■ SET EXERCISE:
Return each of the lines below word for word, leaving out the pictures.

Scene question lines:

+ + + + +

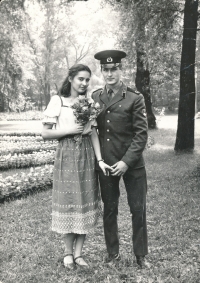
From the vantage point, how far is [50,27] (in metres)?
37.7

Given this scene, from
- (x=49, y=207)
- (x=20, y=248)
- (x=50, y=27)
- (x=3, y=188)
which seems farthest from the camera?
(x=50, y=27)

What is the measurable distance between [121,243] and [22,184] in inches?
114

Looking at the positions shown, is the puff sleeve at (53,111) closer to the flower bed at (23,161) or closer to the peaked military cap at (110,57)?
the peaked military cap at (110,57)

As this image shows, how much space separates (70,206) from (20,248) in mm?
1243

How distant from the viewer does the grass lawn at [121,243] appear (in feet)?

+ + + + +

■ RIGHT ANSWER:
From the vantage point, how far is [50,27] (in metres)?
37.7

Given this scene, from
- (x=49, y=207)
- (x=20, y=248)
- (x=50, y=27)
- (x=3, y=188)
which seems farthest from the camera?
(x=50, y=27)

What is the measurable distance between [121,243] and [22,184] in inches?
114

Looking at the positions shown, is the puff sleeve at (53,111) closer to the flower bed at (23,161) or closer to the peaked military cap at (110,57)?
the peaked military cap at (110,57)

As this image shows, how much space separates (70,206) from (20,248) in mm?
1243

How distant from the viewer does the grass lawn at [121,243] appear (in feet)?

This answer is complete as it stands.